Stored records
===============

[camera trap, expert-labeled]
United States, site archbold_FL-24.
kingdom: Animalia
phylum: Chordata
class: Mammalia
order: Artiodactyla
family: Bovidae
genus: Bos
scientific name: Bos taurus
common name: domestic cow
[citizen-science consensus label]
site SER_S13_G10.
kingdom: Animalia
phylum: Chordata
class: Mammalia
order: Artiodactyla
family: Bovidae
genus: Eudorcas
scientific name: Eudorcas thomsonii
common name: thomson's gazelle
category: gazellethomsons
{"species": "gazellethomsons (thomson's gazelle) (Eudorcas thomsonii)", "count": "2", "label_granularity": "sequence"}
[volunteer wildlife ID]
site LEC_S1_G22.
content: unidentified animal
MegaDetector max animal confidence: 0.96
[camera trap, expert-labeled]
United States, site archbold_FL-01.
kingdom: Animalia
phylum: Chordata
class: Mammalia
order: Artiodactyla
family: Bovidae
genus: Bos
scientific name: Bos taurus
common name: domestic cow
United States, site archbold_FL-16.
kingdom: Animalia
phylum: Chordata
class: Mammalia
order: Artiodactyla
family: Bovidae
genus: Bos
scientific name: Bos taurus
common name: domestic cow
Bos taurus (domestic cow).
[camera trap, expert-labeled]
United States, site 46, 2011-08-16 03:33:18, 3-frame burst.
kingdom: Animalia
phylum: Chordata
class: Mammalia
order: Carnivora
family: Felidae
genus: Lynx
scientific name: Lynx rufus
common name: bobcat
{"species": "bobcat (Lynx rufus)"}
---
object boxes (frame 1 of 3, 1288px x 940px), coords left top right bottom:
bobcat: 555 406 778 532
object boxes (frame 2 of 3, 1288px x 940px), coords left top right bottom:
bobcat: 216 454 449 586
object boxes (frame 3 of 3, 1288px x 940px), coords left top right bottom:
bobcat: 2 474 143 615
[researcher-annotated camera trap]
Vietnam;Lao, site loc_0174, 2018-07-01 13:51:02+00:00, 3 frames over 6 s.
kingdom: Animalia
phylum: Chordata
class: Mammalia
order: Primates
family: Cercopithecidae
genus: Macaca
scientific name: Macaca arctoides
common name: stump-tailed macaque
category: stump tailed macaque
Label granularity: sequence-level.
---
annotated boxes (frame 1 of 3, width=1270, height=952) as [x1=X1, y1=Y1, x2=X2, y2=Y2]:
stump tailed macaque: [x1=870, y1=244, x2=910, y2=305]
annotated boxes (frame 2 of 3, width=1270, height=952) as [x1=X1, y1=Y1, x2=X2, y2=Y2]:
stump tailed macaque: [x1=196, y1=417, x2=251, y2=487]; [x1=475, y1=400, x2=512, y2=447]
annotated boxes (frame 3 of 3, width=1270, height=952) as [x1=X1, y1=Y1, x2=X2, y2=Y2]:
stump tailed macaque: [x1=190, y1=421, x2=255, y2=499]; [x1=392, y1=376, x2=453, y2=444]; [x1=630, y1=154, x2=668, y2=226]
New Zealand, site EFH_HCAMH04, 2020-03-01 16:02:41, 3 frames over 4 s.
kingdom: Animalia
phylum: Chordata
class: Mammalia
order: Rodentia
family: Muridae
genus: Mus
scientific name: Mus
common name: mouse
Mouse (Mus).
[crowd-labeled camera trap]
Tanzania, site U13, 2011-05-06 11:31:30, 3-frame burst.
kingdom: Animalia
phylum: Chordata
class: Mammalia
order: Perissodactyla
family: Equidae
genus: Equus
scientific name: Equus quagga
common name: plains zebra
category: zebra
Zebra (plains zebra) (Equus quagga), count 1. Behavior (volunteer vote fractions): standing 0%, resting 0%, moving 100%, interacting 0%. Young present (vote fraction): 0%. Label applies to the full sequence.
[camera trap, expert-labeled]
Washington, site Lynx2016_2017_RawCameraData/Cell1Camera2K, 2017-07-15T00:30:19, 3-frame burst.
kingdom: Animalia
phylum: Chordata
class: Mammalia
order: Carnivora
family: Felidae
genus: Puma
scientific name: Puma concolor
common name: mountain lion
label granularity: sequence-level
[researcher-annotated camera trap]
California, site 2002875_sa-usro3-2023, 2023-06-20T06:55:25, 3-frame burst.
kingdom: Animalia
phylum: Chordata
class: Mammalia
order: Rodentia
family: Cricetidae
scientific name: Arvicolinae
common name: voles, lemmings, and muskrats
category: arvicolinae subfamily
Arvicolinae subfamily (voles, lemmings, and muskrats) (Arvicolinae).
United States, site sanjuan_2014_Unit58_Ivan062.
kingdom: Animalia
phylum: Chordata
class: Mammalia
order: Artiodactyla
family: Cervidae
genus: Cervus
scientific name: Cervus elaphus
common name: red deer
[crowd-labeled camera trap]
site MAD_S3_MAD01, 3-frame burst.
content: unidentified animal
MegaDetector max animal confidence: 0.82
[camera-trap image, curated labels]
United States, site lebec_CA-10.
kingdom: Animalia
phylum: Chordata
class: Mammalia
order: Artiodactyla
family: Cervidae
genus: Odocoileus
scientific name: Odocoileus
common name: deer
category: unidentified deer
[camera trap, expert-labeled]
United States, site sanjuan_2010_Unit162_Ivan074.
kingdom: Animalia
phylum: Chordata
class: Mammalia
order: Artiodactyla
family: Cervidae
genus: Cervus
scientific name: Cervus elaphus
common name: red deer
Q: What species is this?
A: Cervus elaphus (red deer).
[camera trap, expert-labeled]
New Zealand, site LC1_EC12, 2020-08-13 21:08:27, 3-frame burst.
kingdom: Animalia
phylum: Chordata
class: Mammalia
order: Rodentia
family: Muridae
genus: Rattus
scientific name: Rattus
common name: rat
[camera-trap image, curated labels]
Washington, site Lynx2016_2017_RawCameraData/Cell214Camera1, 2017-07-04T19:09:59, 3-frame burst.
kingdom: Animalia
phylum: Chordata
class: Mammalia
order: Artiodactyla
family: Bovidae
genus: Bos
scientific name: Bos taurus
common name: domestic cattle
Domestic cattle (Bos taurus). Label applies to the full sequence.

===============

Count each line above that has the word "gazellethomsons" in it, and write down nothing but the total.

2